The following cautionary remarks are provided, with the understanding
that they do not constitute a complete, discussion:

* If a JP-Hash is being used as a password, the most prudent assumption is that
  any attacker knows this, and is specifically attacking the space of possible
  JP-Hashes (which, at 49 bits of entropy, is not very large).
  To assume that the attacker doesn't know about JP-Hash is "security through
  obscurity".

* If the attacker knows that JP-Hash is being used as a password,
  which must be assumed, then weak passwords are vulnerable, in spite
  of generating "strong-looking" JP-Hash strings.
  Example: the JP-Hash `Kera%bage9kerya` appears to be of similar complexity to
  `Jasho1mogo?sase`.  However, the former is the hash of the text `letmein`,
  whereas the latter is the hash of `stark-theory-azimuth-goblet-13$17`.  An
  attacker who knows that the passwords are JP-Hashes can crack the
  `Kera%bage9kerya` password by using a file of JP-Hashes of weak passwords
  which will likely contain an entry for `letmein`, or, failing that, by a
  brute force search up to the space of lower-case strings up to seven
  characters long.

* A JP-Hash used as as password must be also be regarded as an ordinary
  password from the perspective of attacks which are oblivious to the
  existence of JP-Hash.  JP-Hashes are of variable length and may be as short
  as eight characters. For instance `ai9ue/ou` is a possible JP-Hash which
  looks like a short password compared to than `kyobyun9jakyu/choko`, and will
  succumb to a brute-force search of the eight-character space.

* Converting, to a JP-Hash, a password phrase which has significantly more that
  49 bits of entropy constitutes a degradation of security independently of all
  other considerations.

## Are JP-Hash digests secure message digests?

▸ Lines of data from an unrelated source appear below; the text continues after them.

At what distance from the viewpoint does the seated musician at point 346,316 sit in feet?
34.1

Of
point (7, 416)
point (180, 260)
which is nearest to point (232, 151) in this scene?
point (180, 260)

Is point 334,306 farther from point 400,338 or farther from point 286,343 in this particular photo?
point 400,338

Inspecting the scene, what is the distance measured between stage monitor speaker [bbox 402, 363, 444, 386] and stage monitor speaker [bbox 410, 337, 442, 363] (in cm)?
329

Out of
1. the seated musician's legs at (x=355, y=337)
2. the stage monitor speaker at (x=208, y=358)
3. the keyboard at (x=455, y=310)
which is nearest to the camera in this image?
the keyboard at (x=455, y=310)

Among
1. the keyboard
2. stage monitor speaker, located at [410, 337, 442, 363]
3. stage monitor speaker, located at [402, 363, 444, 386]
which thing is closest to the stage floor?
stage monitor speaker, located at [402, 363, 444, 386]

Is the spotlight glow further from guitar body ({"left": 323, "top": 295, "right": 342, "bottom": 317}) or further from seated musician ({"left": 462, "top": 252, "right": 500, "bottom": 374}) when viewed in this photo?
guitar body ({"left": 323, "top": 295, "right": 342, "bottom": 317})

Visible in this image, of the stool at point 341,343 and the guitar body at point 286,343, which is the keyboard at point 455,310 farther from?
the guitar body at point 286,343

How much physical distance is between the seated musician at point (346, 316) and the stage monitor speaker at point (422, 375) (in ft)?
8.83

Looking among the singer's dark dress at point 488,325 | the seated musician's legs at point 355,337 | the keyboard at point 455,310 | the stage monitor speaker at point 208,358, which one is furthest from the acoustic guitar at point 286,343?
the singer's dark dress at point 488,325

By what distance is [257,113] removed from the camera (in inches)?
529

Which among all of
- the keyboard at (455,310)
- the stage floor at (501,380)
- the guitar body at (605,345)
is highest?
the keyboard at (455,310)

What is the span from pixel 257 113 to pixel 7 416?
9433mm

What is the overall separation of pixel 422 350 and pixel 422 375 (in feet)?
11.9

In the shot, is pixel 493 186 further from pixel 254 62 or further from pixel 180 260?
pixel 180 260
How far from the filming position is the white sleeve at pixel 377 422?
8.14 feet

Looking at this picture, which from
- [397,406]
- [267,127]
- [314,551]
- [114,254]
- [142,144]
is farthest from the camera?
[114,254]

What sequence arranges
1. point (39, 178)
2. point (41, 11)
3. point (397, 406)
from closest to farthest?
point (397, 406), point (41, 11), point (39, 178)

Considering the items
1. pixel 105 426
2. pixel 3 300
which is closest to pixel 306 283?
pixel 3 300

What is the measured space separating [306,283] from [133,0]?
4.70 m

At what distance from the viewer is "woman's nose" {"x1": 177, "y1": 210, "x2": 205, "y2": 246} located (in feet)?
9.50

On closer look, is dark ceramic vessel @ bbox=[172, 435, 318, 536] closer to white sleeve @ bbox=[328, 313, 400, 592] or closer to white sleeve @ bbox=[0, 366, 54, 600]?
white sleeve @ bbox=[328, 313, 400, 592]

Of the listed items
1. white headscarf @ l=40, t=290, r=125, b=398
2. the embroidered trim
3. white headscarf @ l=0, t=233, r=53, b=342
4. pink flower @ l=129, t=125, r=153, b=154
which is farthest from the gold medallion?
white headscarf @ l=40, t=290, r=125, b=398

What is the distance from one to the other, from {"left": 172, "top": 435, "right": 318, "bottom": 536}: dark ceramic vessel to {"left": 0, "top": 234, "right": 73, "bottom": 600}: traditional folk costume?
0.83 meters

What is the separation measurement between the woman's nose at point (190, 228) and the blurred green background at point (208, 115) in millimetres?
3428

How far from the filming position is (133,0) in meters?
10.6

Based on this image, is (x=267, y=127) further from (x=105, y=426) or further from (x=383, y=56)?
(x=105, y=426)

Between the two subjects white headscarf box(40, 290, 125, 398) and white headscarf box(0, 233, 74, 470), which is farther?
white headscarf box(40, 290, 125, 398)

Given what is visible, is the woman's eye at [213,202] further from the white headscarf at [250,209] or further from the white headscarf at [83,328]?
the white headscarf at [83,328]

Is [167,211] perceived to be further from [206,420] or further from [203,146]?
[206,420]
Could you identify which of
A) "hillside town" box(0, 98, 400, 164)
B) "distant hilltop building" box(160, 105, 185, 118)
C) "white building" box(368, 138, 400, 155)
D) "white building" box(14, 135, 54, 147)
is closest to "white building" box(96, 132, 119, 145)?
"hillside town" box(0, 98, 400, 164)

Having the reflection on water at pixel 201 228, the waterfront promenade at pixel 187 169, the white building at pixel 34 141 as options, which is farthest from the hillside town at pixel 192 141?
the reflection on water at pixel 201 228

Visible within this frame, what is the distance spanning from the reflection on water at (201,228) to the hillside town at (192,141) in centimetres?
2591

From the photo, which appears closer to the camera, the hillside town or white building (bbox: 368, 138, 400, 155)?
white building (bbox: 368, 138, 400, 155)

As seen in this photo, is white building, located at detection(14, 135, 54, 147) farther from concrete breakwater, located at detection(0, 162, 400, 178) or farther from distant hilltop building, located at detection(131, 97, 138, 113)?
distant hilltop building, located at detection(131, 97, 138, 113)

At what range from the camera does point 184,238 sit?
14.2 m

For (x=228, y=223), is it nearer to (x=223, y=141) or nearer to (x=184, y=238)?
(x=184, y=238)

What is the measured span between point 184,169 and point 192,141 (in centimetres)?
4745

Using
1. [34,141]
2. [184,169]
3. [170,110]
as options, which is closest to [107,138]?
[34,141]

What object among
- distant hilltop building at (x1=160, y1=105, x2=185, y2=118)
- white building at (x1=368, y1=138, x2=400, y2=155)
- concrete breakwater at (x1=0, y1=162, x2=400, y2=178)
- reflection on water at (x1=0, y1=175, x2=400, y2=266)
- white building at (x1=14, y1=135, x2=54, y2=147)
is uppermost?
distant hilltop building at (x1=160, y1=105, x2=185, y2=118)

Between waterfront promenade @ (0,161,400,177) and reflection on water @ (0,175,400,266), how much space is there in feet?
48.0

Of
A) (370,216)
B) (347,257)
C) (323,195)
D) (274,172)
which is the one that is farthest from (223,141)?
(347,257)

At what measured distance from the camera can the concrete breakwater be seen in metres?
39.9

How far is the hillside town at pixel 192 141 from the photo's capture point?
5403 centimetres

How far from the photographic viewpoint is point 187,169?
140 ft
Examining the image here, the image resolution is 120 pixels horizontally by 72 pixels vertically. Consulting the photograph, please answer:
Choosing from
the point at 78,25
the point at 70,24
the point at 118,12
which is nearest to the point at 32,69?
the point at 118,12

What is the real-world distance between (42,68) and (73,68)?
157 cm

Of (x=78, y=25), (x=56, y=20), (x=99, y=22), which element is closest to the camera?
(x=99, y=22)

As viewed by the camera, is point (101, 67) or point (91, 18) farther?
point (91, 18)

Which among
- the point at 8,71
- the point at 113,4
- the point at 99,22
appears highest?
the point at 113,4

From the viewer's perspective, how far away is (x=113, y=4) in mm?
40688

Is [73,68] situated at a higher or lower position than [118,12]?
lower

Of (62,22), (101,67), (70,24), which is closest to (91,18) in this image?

* JP-Hash obviously contains too few bits to be suitable as a message
  digest for security purposes. It's possible that it may be used as
  an integrity checksum, perhaps comparable to a CRC48. However, it is produced
  by a slow, wasteful calculation whose result has undesirable properties like
  variable length.

## Example Hashes

These examples come from the `testvec` file.

```
a --> Mina4gai@gashan
y --> Shaba%megyu2shize
Mike --> !Tosuda2bukyochon
Romeo --> Potsun&gaso5machi
Sierra --> Nodon&yanu6zuchi
Tango --> Gyoda#hosa6segi
Whiskey --> Muji?pyuna6gyage
sashimi --> Izu0gyubya/gyumyu
ramen --> Byumi$betsu0nyohe
soba --> Arushin^hyapyuryu2
futon --> Kyoriton#kyaseku1
```

## License

The JP-Hash reference code is offered under the a one-clause variant of the BSD
license. See the copyright headers in the source files.

If you publish altered versions of this algorithm, please don't call it
JP-Hash, thanks! If it doesn't pass the `testvec`, it isn't JP-Hash.